J’ajoute que ce qui est éloquent ici est que ce sont des abonnés classés à gauche, voire des adhérents de la CGT, qui prennent la parole. Il est important de faire la distinction parce qu’il est commun de se faire troller par des adversaires en ligne et cela ne veut pas dire pour autant qu’il faut supprimer tout contenu qui dérange. Parfois, il faut assumer sa ligne coûte que coûte. Le problème ici est que c’est la base même des abonnés qui réagit négativement.

Que faut-il faire ?

Personnellement, je persiste et signe, j’aurais supprimé le contenu. Et tant pis pour les captures d’écran, tant pis pour les comptes type @fallaitpassuppr. De toute façon, passé un certain temps, beaucoup trop de gens ont vu le contenu pour tenter d’occulter l’épisode. Il faut supprimer et s’excuser proprement. Cela ne mettra pas fin à la polémique immédiatement mais c’est un premier pas. Si le contenu reste en ligne en revanche, vous pouvez être sûr que le monstre grossira jusqu’à devenir ingérable. Il est illusoire de penser que les choses peuvent se calmer d’elles-mêmes quand on est à côté de la plaque à ce point-là.

Ce qu’il ne faut surtout pas faire !

Cette publication d’@infocomcgt est un cas d’école parce que son CM (mais peut-être pas lui seul – est-ce lui qui a réalisé les visuels ?) a jugé pertinent d’assumer et d’en remettre une couche pour se justifier à la suite des réponses reçues.

Réponses de la CGT

On entre alors à mes yeux dans une dimension parallèle avec un compte qui taxe le BDSM de perversion (par pitié, ne jugez pas les pratiques sexuelles de vos abonnés) et qui ensuite justifie cela par une définition trouvée sur Doctissimo ! Là on touche les étoiles. Il va même jusqu’à publier une deuxième version de l’affiche avec Muriel Pénicaud… C’en est à se demander si le compte n’a pas été piraté. Sauf qu’on retrouve la même publication sur la page Facebook. La probabilité de se faire pirater conjointement un compte Twitter ET une page Facebook est quand même très faible

Définition de BDSM trouvée par la CGT sur Doctissimo
Affiche CGT - version avec Muriel Pénicaud
La fin de l’histoire

Devant l’ampleur de la polémique, le compte a fini – plus de 16 heures après la publication – par faire ce qui devait être fait : tous les tweets ont été supprimés et un communiqué d’excuses a été partagé. Non sans une ultime boutade, bien malvenue à mon avis, puisque ce communiqué s’intitule « Info’Com-CGT prend un coup de fouet et repart au combat ». On peut légitimement douter que la leçon ait été retenue.

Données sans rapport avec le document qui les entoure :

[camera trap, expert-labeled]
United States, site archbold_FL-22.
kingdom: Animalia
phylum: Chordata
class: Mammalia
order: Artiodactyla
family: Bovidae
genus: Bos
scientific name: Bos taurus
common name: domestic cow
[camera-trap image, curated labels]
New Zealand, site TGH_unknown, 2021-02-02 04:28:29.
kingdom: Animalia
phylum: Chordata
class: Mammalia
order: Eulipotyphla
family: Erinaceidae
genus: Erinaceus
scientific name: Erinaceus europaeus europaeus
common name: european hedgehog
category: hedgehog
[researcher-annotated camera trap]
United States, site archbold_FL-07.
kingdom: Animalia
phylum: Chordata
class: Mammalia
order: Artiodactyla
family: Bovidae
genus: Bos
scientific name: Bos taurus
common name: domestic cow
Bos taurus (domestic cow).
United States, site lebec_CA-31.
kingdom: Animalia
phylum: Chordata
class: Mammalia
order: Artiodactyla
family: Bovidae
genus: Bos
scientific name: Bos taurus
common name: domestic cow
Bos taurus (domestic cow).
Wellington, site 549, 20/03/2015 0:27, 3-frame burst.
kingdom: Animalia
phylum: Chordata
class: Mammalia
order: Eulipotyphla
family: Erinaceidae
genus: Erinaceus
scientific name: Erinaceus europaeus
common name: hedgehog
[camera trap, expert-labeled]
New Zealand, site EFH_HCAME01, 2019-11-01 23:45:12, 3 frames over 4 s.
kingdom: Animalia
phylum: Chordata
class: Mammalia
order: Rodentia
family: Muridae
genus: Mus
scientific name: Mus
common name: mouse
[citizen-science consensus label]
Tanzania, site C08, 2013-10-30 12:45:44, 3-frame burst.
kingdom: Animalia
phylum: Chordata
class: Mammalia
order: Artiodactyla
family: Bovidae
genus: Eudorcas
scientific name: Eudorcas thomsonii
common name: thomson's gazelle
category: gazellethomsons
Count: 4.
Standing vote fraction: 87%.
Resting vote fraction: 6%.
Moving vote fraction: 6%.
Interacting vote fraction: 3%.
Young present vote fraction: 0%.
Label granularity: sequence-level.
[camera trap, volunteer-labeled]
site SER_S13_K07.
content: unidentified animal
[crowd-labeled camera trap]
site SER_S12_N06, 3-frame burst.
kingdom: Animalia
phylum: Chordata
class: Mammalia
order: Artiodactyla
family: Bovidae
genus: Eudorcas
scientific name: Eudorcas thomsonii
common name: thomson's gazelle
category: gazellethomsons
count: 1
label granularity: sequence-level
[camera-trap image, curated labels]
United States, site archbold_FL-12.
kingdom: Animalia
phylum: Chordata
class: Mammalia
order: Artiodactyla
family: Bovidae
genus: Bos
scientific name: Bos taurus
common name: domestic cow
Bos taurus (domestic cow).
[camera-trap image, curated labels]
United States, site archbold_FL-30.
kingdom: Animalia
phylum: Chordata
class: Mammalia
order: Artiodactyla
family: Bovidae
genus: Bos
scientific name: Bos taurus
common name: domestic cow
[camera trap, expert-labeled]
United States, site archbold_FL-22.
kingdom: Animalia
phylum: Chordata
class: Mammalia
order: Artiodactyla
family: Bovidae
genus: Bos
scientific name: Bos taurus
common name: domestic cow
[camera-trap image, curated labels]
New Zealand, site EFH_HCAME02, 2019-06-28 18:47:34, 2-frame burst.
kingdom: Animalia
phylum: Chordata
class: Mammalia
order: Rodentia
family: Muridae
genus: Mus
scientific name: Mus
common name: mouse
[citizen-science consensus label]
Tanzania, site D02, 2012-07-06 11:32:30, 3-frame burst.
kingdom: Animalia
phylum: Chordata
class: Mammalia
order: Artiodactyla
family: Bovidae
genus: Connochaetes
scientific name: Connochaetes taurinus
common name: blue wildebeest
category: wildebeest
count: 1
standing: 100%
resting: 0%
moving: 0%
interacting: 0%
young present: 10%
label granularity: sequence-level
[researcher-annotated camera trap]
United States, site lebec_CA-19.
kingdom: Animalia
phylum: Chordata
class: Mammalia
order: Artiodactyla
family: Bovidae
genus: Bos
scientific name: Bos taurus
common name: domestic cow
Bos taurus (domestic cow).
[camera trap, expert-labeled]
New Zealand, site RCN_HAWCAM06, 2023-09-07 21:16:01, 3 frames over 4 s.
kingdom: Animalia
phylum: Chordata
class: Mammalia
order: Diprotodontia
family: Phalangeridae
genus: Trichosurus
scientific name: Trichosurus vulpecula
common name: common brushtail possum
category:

Idée reçue : supprimer un contenu est toujours un aveu de faiblesse

Ce n’est pas tout à fait faux. Si vous devez supprimer un contenu c’est qu’a priori vous vous êtes trompé quelque part. Autant que possible, il faut éviter de le faire. Il faut surtout éviter de se mettre en situation de devoir en supprimer un en réfléchissant bien avant la publication. Cela reste plus facile à dire qu’à faire, l’erreur est humaine. Et comme toute erreur, une fois qu’elle est faite, il faut tenter de la réparer et ne pas la reproduire.